▶ Exercices à faire:
**1.** Dans le texte sur les enseignants, recopiez le passage qui va de « On parle beaucoup » jusqu'à « dans leurs localités. » inclus, en changeant « parents » en « familles ».
**2.** D'après le texte sur les enseignants, pourquoi les maîtres FRAM se sont-ils mis à enseigner ?

▶ Extrait du texte:
━━━

On parle beaucoup des maîtres FRAM et de leur manque de formation. Eux avaient répondu aux sollicitations de parents désemparés de ne voir aucun enseignant affecté dans leurs localités.
« Dans les temps anciens », les fonctionnaires, à quelques niveaux qu’ils étaient, méritaient le grand respect que les citoyens leur vouaient. Ainsi par exemple, les instituteurs étaient des « personnalités » de leur localité. Depuis la transition, c’est la descente aux enfers pour eux.
Quelle honte d’assister à la séquence honteuse de vieux professeurs d’Université obligés de faire la queue en avril 2022 devant les bureaux du centre des chèques postaux de Tsaralalàna, afin de pouvoir percevoir leurs indemnités d’heures complémentaires !

━━━

▶ Informations affichées:
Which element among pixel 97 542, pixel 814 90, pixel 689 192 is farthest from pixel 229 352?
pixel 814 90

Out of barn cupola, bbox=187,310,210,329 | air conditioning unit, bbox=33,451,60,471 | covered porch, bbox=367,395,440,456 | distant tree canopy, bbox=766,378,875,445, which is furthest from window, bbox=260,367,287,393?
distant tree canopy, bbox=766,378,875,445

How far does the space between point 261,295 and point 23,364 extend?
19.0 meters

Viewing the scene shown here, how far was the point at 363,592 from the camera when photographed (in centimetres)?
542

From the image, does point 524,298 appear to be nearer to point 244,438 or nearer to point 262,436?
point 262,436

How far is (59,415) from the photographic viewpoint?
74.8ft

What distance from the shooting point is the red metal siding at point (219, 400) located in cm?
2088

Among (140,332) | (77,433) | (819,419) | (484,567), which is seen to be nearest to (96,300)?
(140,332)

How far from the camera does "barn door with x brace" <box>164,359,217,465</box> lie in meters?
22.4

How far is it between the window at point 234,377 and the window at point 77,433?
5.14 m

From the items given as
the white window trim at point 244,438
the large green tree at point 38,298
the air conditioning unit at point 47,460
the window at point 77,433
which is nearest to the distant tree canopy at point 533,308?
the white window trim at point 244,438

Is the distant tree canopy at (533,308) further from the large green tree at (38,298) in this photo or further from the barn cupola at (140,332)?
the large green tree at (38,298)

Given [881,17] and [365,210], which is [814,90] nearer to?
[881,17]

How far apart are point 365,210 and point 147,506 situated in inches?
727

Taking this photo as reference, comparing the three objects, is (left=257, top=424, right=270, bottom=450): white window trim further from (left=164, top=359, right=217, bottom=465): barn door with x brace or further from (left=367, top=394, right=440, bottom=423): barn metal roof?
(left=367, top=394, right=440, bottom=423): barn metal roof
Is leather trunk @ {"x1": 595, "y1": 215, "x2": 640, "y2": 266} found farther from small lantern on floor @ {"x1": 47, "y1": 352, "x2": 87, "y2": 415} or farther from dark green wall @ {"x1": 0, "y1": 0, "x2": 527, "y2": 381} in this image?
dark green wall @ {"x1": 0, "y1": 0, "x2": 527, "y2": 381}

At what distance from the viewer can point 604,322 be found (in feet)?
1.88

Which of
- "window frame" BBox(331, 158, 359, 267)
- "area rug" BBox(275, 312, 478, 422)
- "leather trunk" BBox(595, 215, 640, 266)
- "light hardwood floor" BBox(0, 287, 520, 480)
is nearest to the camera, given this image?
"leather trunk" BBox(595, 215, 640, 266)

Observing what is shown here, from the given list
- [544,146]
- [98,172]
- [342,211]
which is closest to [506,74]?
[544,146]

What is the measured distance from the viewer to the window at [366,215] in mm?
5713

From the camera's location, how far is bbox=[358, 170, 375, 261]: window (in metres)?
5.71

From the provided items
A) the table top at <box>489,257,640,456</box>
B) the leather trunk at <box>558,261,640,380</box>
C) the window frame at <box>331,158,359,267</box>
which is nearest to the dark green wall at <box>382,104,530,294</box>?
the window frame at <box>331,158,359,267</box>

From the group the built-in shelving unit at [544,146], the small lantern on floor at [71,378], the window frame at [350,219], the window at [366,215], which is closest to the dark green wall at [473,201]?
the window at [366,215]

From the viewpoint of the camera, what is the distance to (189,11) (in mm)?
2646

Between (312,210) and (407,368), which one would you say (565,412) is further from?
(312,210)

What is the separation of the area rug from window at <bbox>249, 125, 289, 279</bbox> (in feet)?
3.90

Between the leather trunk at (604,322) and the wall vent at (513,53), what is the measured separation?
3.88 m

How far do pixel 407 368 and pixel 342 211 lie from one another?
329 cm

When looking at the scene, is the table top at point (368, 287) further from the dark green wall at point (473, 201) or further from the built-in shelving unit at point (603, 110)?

━━━

▶ Corrigé des exercices:
**1.**
On parle beaucoup des maîtres FRAM et de leur manque de formation. Eux avaient répondu aux sollicitations de familles désemparés de ne voir aucun enseignant affecté dans leurs localités.

**2.** Ils ont répondu aux demandes de parents désemparés, parce qu'aucun enseignant n'était affecté dans leurs localités.